The European energy policy had another major weakness because each country was free to choose the allocation of the different power production modes. But it is not possible to satisfy the objectives regarding the CO2 emissions reduction and protecting supply safety with competitive prices without having a production apparel shielded against the market fluctuations and geopolitical tensions. The current energy crisis is bringing the proof of it. A progress has been accomplished through the recognition that the investments in nuclear can benefit from privileged financings but that will not be enough.
The energy crisis is the main cause of the current inflation and that one is not a transitory one as it was thought at the beginning. The ECB will have to adopt a much more restrictive policy to conform itself to its mandate and risks to sent the European Union into a recession in 2023. That wouldn’t have occurred if the unique market rules had included clauses compelling the countries to have diversified fossil fuels supply sources. That wouldn’t have occurred if Brussels had put on its guard Germany about the consequences for the whole Europe of its exit from nuclear after the Fukushima catastrophe.
We must go farer. The Maastricht Treaty had fixed, twenty years ago, a Stability Pact and criteria to be respected regarding inflation, public deficit and debt ceilings. Even if today these criteria are by large obsolete, countries have accepted to this sovereignty abandon which has given to the euro its credibility. The European currency became the second one in the world. That has allowed the State-members to finance themselves in good conditions and has constituted during the Covid-19 crisis a financial stability factor.

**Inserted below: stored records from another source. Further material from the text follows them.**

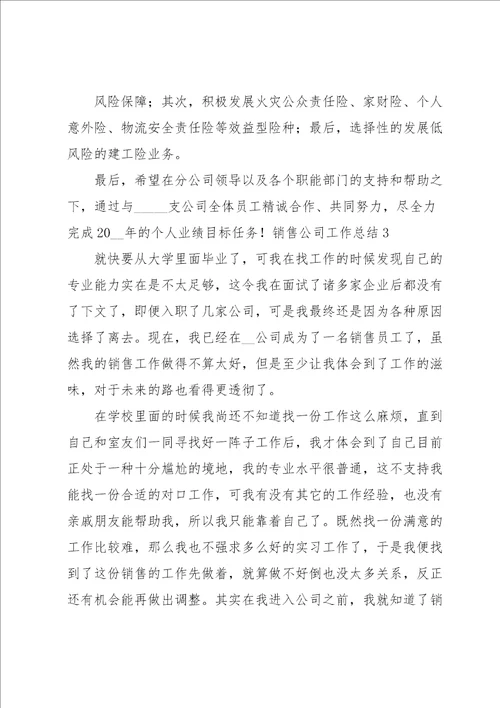 风险保障；其次，积极发展火灾公众责任险、家财险、个人意外险、物流安全责任险等效益型险种；最后，选择性的发展低风险的建工险业务。

最后，希望在分公司领导以及各个职能部门的支持和帮助之下，通过与_____支公司全体员工精诚合作、共同努力，尽全力完成20__年的个人业绩目标任务！销售公司工作总结3

就快要从大学里面毕业了，可我在找工作的时候发现自己的专业能力实在是不太足够，这令我在面试了诸多家企业后都没有了下文了，即便入职了几家公司，可是我最终还是因为各种原因选择了离去。现在，我已经在__公司成为了一名销售员工了，虽然我的销售工作做得不算太好，但是至少让我体会到了工作的滋味，对于未来的路也看得更透彻了。

在学校里面的时候我尚还不知道找一份工作这么麻烦，直到自己和室友们一同寻找好一阵子工作后，我才体会到了自己目前正处于一种十分尴尬的境地，我的专业水平很普通，这不支持我能找一份合适的对口工作，可我有没有其它的工作经验，也没有亲戚朋友能帮助我，所以我只能靠着自己了。既然找一份满意的工作比较难，那么我也不强求多么好的实习工作了，于是我便找到了这份销售的工作先做着，就算做不好倒也没太多关系，反正还有机会能再做出调整。其实在我进入公司之前，我就知道了销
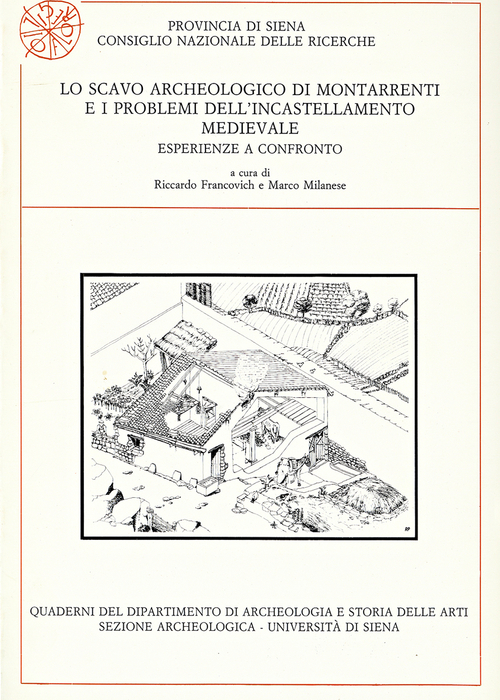 PROVINCIA DI SIENA
CONSIGLIO NAZIONALE DELLE RICERCHE

LO SCAVO ARCHEOLOGICO DI MONTARRENTI
E I PROBLEMI DELL'INCASTELLAMENTO
MEDIEVALE
ESPERIENZE A CONFRONTO

a cura di
Riccardo Francovich e Marco Milanese

RP

QUADERNI DEL DIPARTIMENTO DI ARCHEOLOGIA E STORIA DELLE ARTI
SEZIONE ARCHEOLOGICA - UNIVERSITÀ DI SIENA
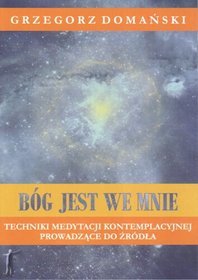 GRZEGORZ DOMAŃSKI

BÓG JEST WE MNIE

TECHNIKI MEDYTACJI KONTEMPLACYJNEJ PROWADZĄCE DO ŹRÓDŁA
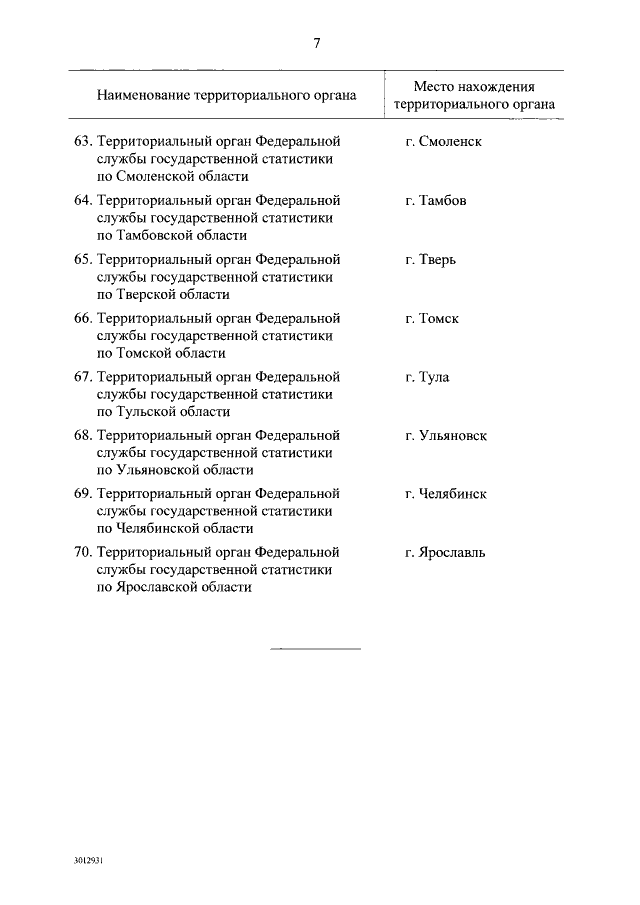 7

| Наименование территориального органа | Место нахождения территориального органа |
|---|---|
| 63. Территориальный орган Федеральной службы государственной статистики по Смоленской области | г. Смоленск |
| 64. Территориальный орган Федеральной службы государственной статистики по Тамбовской области | г. Тамбов |
| 65. Территориальный орган Федеральной службы государственной статистики по Тверской области | г. Тверь |
| 66. Территориальный орган Федеральной службы государственной статистики по Томской области | г. Томск |
| 67. Территориальный орган Федеральной службы государственной статистики по Тульской области | г. Тула |
| 68. Территориальный орган Федеральной службы государственной статистики по Ульяновской области | г. Ульяновск |
| 69. Территориальный орган Федеральной службы государственной статистики по Челябинской области | г. Челябинск |
| 70. Территориальный орган Федеральной службы государственной статистики по Ярославской области | г. Ярославль |

3012931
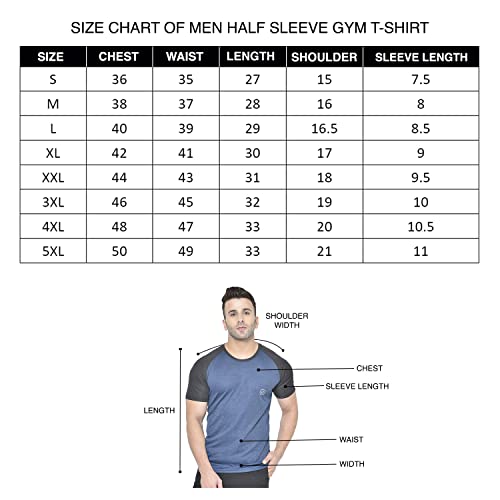 SIZE CHART OF MEN HALF SLEEVE GYM T-SHIRT

| SIZE | CHEST | WAIST | LENGTH | SHOULDER | SLEEVE LENGTH |
|---|---|---|---|---|---|
| S | 36 | 35 | 27 | 15 | 7.5 |
| M | 38 | 37 | 28 | 16 | 8 |
| L | 40 | 39 | 29 | 16.5 | 8.5 |
| XL | 42 | 41 | 30 | 17 | 9 |
| XXL | 44 | 43 | 31 | 18 | 9.5 |
| 3XL | 46 | 45 | 32 | 19 | 10 |
| 4XL | 48 | 47 | 33 | 20 | 10.5 |
| 5XL | 50 | 49 | 33 | 21 | 11 |

SHOULDER WIDTH

CHEST

SLEEVE LENGTH

LENGTH

WAIST

WIDTH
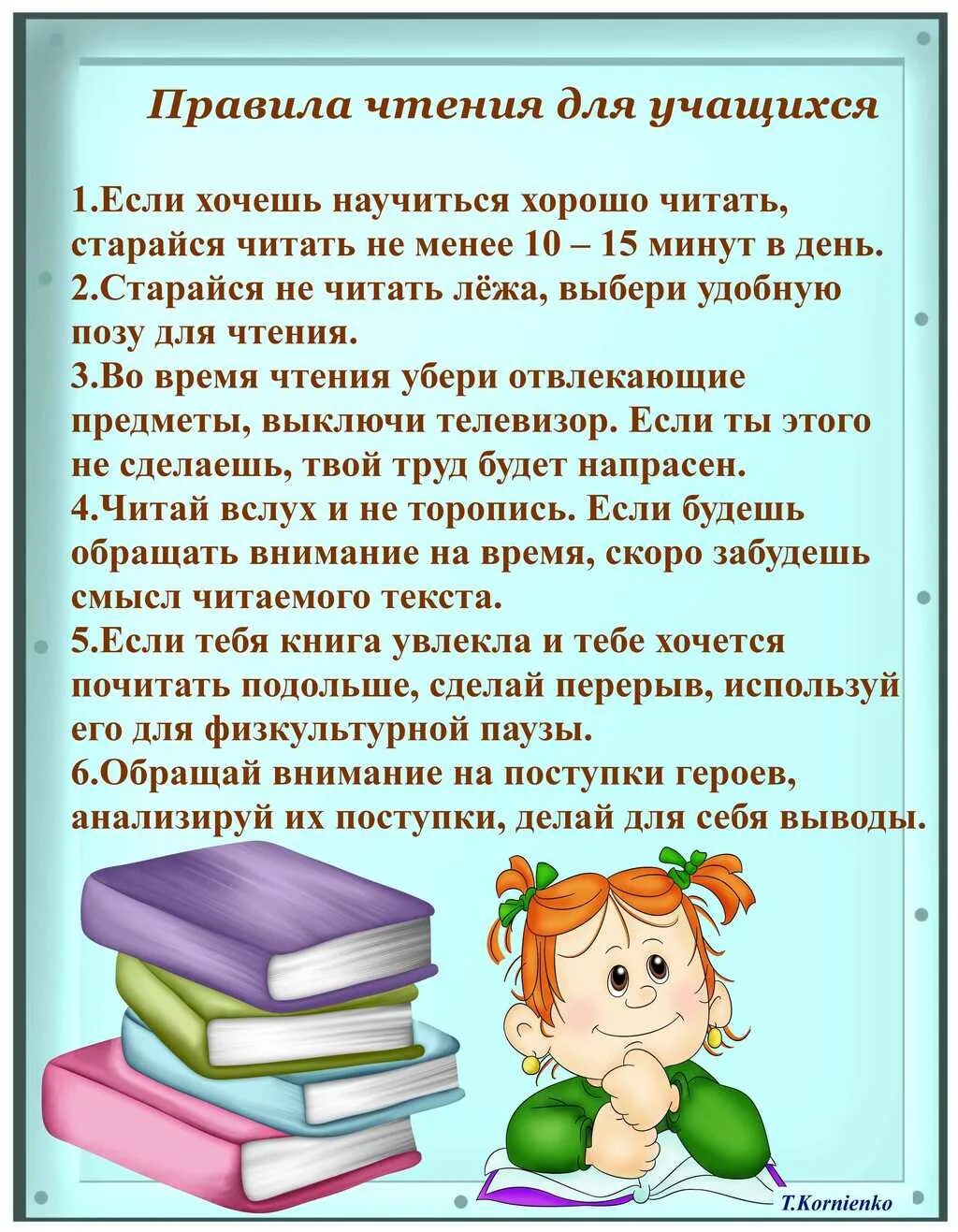 Правила чтения для учащихся

1.Если хочешь научиться хорошо читать, старайся читать не менее 10 – 15 минут в день.
2.Старайся не читать лёжа, выбери удобную позу для чтения.
3.Во время чтения убери отвлекающие предметы, выключи телевизор. Если ты этого не сделаешь, твой труд будет напрасен.
4.Читай вслух и не торопись. Если будешь обращать внимание на время, скоро забудешь смысл читаемого текста.
5.Если тебя книга увлекла и тебе хочется почитать подольше, сделай перерыв, используй его для физкультурной паузы.
6.Обращай внимание на поступки героев, анализируй их поступки, делай для себя выводы.

T.Kornienko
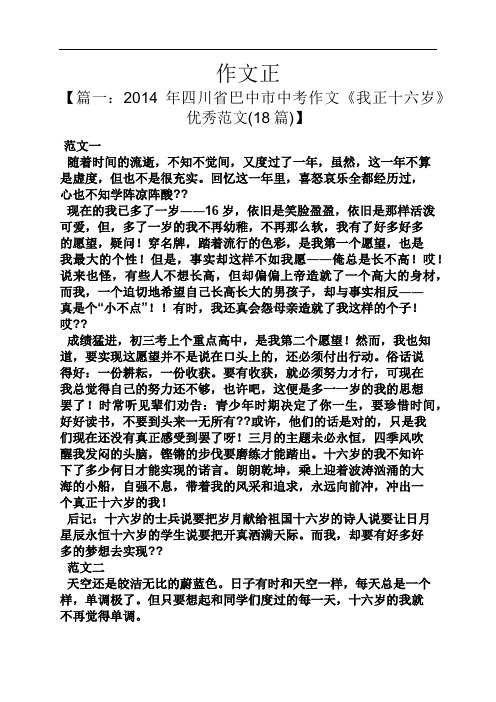 作文正

【篇一：2014 年四川省巴中市中考作文《我正十六岁》优秀范文(18 篇)】

范文一

随着时间的流逝，不知不觉间，又度过了一年，虽然，这一年不算是虚度，但也不是很充实。回忆这一年里，喜怒哀乐全都经历过，心也不知学阵凉阵酸??

现在的我已多了一岁——16 岁，依旧是笑脸盈盈，依旧是那样活泼可爱，但，多了一岁的我不再幼稚，不再那么软，我有了好多好多的愿望，疑问！穿名牌，踏着流行的色彩，是我第一个愿望，也是我最大的个性！但是，事实却这样不如我愿——俺总是长不高！哎！说来也怪，有些人不想长高，但却偏偏上帝造就了一个高大的身材，而我，一个迫切地希望自己长高长大的男孩子，却与事实相反——真是个“小不点”！！有时，我还真会怨母亲造就了我这样的个子！哎??

成绩猛进，初三考上个重点高中，是我第二个愿望！然而，我也知道，要实现这愿望并不是说在口头上的，还必须付出行动。俗话说得好：一份耕耘，一份收获。要有收获，就必须努力才行，可现在我总觉得自己的努力还不够，也许吧，这便是多一一岁的我的思想罢了！时常听见辈们劝告：青少年时期决定了你一生，要珍惜时间，好好读书，不要到头来一无所有??或许，他们的话是对的，只是我们现在还没有真正感受到罢了呀！三月的主题未必永恒，四季风吹醒我发闷的头脑，铿锵的步伐要磨练才能踏出。十六岁的我不知许下了多少何日才能实现的诺言。朗朗乾坤，乘上迎着波涛汹涌的大海的小船，自强不息，带着我的风采和追求，永远向前冲，冲出一个真正十六岁的我！

后记：十六岁的士兵说要把岁月献给祖国十六岁的诗人说要让日月星辰永恒十六岁的学生说要把开真洒满天际。而我，却要有好多好多的梦想去实现??

范文二

天空还是皎洁无比的蔚蓝色。日子有时和天空一样，每天总是一个样，单调极了。但只要想起和同学们度过的每一天，十六岁的我就不再觉得单调。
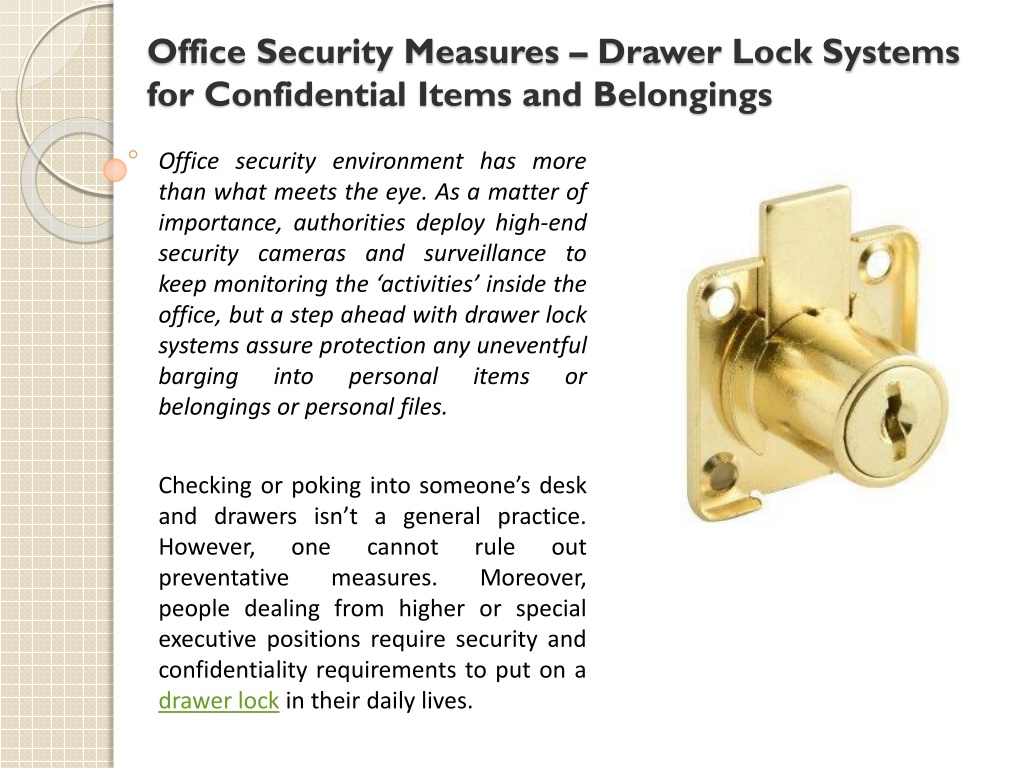 Office Security Measures – Drawer Lock Systems for Confidential Items and Belongings

Office security environment has more than what meets the eye. As a matter of importance, authorities deploy high-end security cameras and surveillance to keep monitoring the ‘activities’ inside the office, but a step ahead with drawer lock systems assure protection any uneventful barging into personal items or belongings or personal files.

Checking or poking into someone’s desk and drawers isn’t a general practice. However, one cannot rule out preventative measures. Moreover, people dealing from higher or special executive positions require security and confidentiality requirements to put on a drawer lock in their daily lives.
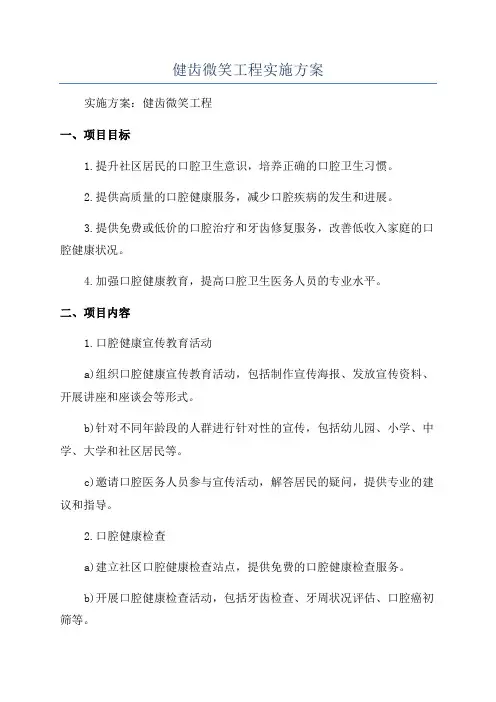 健齿微笑工程实施方案

实施方案：健齿微笑工程

一、项目目标

1.提升社区居民的口腔卫生意识，培养正确的口腔卫生习惯。

2.提供高质量的口腔健康服务，减少口腔疾病的发生和进展。

3.提供免费或低价的口腔治疗和牙齿修复服务，改善低收入家庭的口腔健康状况。

4.加强口腔健康教育，提高口腔卫生医务人员的专业水平。

二、项目内容

1.口腔健康宣传教育活动

a)组织口腔健康宣传教育活动，包括制作宣传海报、发放宣传资料、开展讲座和座谈会等形式。

b)针对不同年龄段的人群进行针对性的宣传，包括幼儿园、小学、中学、大学和社区居民等。

c)邀请口腔医务人员参与宣传活动，解答居民的疑问，提供专业的建议和指导。

2.口腔健康检查

a)建立社区口腔健康检查站点，提供免费的口腔健康检查服务。

b)开展口腔健康检查活动，包括牙齿检查、牙周状况评估、口腔癌初筛等。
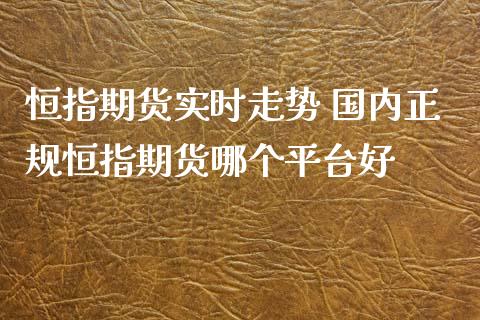 恒指期货实时走势 国内正规恒指期货哪个平台好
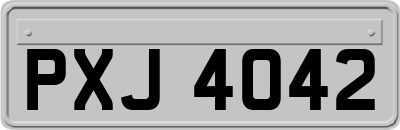 PXJ 4042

The power production is, as the currency, an essential element for each country growth and safety. Among the lessons to be taken from the current crisis, which is far from being over, must be included the obligation that everyone disposes of a power mix ensuring a minimal safety with a guaranteed imported fossil fuels supply diversity. Ratios measuring the share of each production mode and of each origin of imported from outside of Europe fossil fuels must be published and validated by the community institutions. They will be evaluated in function of the prices and safety objectives and their contribution to environmental choices. So would be instituted a Power Safety Pact that every State will have to comply with. Nuclear and hydraulic production would have their role as renewables but the pressure of a State on its neighbors, as that occurred in France regarding Fessenheim, wouldn’t be any more possible.
Current geopolitical tensions are making the European project more essential. Instead of denouncing it in the name of the coming back to sovereignty, which would be as an illusion as a suicide, in the current context, it is the duty of the European leaders to show they have understood the world evolution and that they are able to take the measures in the energy sector which correspond to this new state of the world as they did it with the adoption of the euro, and to recruit the new Mario Draghi who will put them in place.